* 依頼 1:
次の(a)〜(c)が本文の内容と合うかどうかを「はい」か「いいえ」で答え、判断の決め手となる本文の語句を一字も変えずに引用せよ。
(a) 航平が突発性難聴を患ったのは中学卒業時である。
(b) 太一と航平は高校で出会った。
(c) 6話について、雰囲気が悪くなったと書かれている。

* 本文:

中学卒業時に患った突発性難聴のせいで人と距離を置いて付き合うようになった杉原航平役を中沢元紀、航平と偶然に大学のキャンパス内で出会い、授業補佐のためのノートテイクを引き受けて仲良くなる佐川太一役に小林虎之介。

5話で航平の太一に対する特別な気持ちが明かされて、今までの雰囲気が変わってしまったら嫌だなぁと、ちょっと心配だった。
でも、6話もいい感じだった。
友達のヨコとヤスが優しくていいやつ。航平の笑顔がかわいい。太一は子供みたいで、人にまっすぐで気持ちがいい。憎めなくて、応援したくなる。

あらすじ

太一は、航平のために正式なノートテイカーになるための講習を受ける事を決め、申し込む。

* 依頼 2: 記録の先頭から「131L31 139H38L41 137V134H42V130H41V127L38」を含む行まで（両端の行を含む）を、「segmentation」を「annotation」に置き換えて書き直せ。その範囲の行だけを示し、ほかの部分は変えないこと。

[データセットに掲載された項目]
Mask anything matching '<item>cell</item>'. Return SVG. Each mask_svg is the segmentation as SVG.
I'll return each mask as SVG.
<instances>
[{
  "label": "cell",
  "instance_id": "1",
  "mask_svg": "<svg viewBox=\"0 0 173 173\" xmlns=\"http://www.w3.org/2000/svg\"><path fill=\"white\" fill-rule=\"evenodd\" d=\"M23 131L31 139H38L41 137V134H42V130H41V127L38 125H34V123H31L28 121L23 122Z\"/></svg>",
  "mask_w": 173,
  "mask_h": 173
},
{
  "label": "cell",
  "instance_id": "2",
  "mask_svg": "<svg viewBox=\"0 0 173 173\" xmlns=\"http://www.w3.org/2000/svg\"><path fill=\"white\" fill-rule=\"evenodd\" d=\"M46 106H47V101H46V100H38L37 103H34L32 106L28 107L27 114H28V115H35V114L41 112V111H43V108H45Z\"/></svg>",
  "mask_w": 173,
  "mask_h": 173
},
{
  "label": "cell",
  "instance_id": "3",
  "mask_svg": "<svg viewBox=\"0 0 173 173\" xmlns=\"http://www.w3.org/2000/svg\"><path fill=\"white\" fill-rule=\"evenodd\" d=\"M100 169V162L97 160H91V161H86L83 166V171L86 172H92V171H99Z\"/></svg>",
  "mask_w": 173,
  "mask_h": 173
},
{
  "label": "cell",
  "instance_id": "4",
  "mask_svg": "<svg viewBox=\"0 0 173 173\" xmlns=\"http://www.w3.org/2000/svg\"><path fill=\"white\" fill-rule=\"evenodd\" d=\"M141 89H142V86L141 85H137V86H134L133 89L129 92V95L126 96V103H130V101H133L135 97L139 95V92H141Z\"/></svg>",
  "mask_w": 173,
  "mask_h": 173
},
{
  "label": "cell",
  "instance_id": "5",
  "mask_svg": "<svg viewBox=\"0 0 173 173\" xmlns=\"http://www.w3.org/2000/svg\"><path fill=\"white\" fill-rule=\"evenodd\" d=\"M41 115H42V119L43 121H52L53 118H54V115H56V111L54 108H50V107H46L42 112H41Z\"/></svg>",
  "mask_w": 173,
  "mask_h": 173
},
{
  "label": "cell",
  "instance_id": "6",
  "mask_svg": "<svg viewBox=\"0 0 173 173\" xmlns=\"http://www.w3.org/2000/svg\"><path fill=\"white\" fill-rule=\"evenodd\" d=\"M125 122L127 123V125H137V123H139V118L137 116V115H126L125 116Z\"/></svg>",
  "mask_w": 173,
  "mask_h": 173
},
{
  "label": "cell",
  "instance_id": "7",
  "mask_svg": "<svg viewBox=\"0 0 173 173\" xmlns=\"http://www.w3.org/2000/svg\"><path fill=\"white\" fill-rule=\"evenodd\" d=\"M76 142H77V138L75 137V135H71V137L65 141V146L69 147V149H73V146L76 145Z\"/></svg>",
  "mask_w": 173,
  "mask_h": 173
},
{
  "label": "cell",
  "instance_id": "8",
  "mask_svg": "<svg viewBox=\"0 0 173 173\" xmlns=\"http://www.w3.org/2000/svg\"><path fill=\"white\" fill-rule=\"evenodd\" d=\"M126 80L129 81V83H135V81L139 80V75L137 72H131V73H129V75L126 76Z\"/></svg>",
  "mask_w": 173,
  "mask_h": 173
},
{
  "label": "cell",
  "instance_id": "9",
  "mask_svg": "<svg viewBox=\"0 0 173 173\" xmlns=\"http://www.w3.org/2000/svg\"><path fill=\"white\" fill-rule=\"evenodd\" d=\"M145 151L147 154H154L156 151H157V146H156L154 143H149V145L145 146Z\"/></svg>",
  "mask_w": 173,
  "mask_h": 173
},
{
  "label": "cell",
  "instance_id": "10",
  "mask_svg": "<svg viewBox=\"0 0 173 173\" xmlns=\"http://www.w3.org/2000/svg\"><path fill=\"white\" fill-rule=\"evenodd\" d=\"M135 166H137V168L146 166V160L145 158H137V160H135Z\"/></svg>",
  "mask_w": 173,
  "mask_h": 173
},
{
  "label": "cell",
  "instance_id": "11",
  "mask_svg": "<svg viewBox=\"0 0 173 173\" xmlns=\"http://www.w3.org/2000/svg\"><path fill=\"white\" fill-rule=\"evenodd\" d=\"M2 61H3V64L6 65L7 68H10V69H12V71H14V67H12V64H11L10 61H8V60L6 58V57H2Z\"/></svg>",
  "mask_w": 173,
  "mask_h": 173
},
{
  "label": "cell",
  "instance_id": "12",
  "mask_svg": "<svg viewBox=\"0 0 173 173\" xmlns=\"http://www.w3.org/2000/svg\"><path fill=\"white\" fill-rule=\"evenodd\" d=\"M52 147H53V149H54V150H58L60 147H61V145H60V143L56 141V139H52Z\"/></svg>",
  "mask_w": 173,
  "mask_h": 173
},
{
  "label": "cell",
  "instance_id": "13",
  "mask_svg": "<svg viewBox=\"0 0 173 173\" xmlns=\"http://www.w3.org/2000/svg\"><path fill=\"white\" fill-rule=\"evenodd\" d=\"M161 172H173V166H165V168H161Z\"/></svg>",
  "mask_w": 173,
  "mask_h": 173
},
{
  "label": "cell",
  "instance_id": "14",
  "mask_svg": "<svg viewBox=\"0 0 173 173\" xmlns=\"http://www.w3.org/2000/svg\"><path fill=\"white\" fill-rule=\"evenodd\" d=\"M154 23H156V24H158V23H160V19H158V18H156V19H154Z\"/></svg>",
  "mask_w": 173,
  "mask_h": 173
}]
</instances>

* 実行結果 1:
(a) はい。「中学卒業時に患った突発性難聴」
(b) いいえ。「偶然に大学のキャンパス内で出会い」
(c) いいえ。「でも、6話もいい感じだった。」

* 実行結果 2:
Mask anything matching '<item>cell</item>'. Return SVG. Each mask_svg is the annotation as SVG.
I'll return each mask as SVG.
<instances>
[{
  "label": "cell",
  "instance_id": "1",
  "mask_svg": "<svg viewBox=\"0 0 173 173\" xmlns=\"http://www.w3.org/2000/svg\"><path fill=\"white\" fill-rule=\"evenodd\" d=\"M23 131L31 139H38L41 137V134H42V130H41V127L38 125H34V123H31L28 121L23 122Z\"/></svg>",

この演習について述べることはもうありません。